───── Исходный фрагмент ─────
Примечательно, что предсказание из большинства работ авторов данной группы было исключено. Публицисты прямо или косвенно давали понять, что не способны предположить, когда окончится эпоха постмодерна. В этом плане новейшее течение сравнивали с реализмом и романтизмом, создавшими специфические культурные ситуации, то обостряющиеся, то уходящие в тень с течением времени, но не исчезающие. «Постмодернизм, однажды возникнув, будет теперь жить долго»[388], - прорисовывал горизонты возможного Л. В. Пирогов в статье «Мальчик был, есть и хочет есть». С ним солидаризировался поэт И. И. Рейдерман. «Ситуация постмодерна, в которой все мы живем, никуда не исчезла. Она диктует “игру на понижение” как универсальную стратегию, как главный мировоззренческий принцип»[389], - отмечал он.
Публицисты первой группы, однако, высказывали и некоторые основания для оптимизма. Хотя ситуацию постмодерна невозможно отменить, ее можно значительно ослабить, надеялись они. Для этого необходимо восстановить традиционные ценности, и, прежде всего, простоту, советовали публицисты. Под простотой понималось умение с открытым забралом защищать традиционные моральные ценности, противостоять формалистическим поискам новой литературы, отдавать предпочтение общественным интересам перед индивидуальными. «А чем его (постмодернизм. - Прим. авт.) извести? Да все тем же самым: “наивностью”, “звериной серьезностью”, “пошлостью” - всем тем, от чего положено сегодня нос воротить»[390], - советовал Л. В. Пирогов.
Таким образом, первая группа авторов, используя поисковый прогноз, предрекла обществу постмодерна необозримо долгую жизнь. Вместе с тем, они рассчитывали ослабить ситуацию постмодернизма с помощью традиционных ценностей, в частности, «простоты», и в данном случае применяли прогноз нормативный.
───── Предоставленные данные ─────
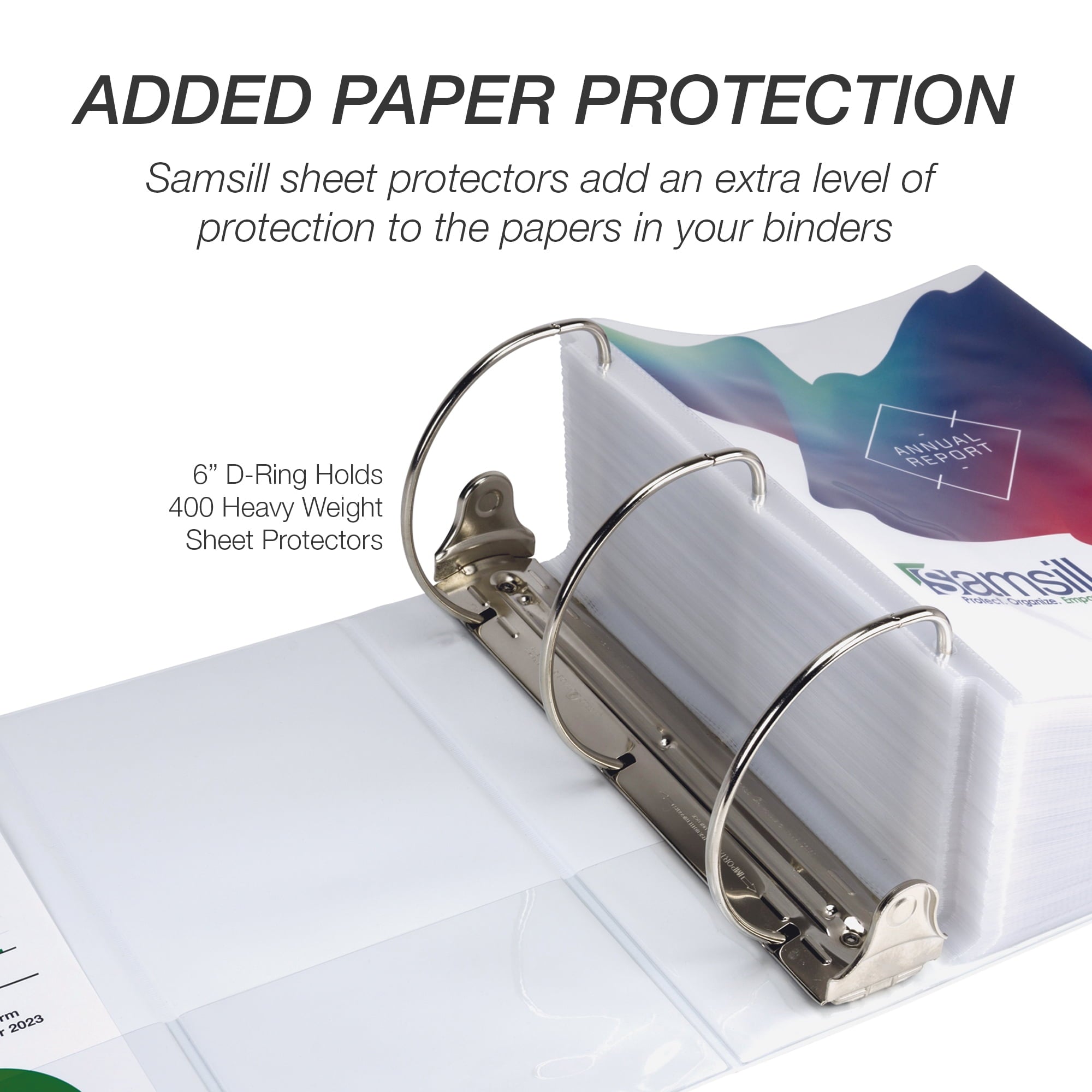 Samsill Durable 6" Locking D-Ring View Binder, White - Image 6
─────
Условия задания.
1. Скопируйте часть исходного фрагмента без изменений: начните со слов «Примечательно, что предсказание» и остановитесь после слов «- отмечал он.».
2. Определите, соответствуют ли исходному фрагменту утверждения (a) Л. В. Пирогов полагал, что постмодернизм будет существовать долго; (b) публицисты первой группы называли срок окончания эпохи постмодерна; (c) под простотой понималось предпочтение индивидуальных интересов общественным. Для каждого ответьте «да» или «нет» и приведите решающие слова фрагмента в точной цитате.
3. С какими течениями, согласно исходному фрагменту, сравнивали постмодернизм?
Материалы представлены отдельно от исходного фрагмента.

Ответы.
1.
Примечательно, что предсказание из большинства работ авторов данной группы было исключено. Публицисты прямо или косвенно давали понять, что не способны предположить, когда окончится эпоха постмодерна. В этом плане новейшее течение сравнивали с реализмом и романтизмом, создавшими специфические культурные ситуации, то обостряющиеся, то уходящие в тень с течением времени, но не исчезающие. «Постмодернизм, однажды возникнув, будет теперь жить долго»[388], - прорисовывал горизонты возможного Л. В. Пирогов в статье «Мальчик был, есть и хочет есть». С ним солидаризировался поэт И. И. Рейдерман. «Ситуация постмодерна, в которой все мы живем, никуда не исчезла. Она диктует “игру на понижение” как универсальную стратегию, как главный мировоззренческий принцип»[389], - отмечал он.

2.
(a) Да: «Постмодернизм, однажды возникнув, будет теперь жить долго».
(b) Нет: «не способны предположить, когда окончится эпоха постмодерна».
(c) Нет: «отдавать предпочтение общественным интересам перед индивидуальными».

3. С реализмом и романтизмом.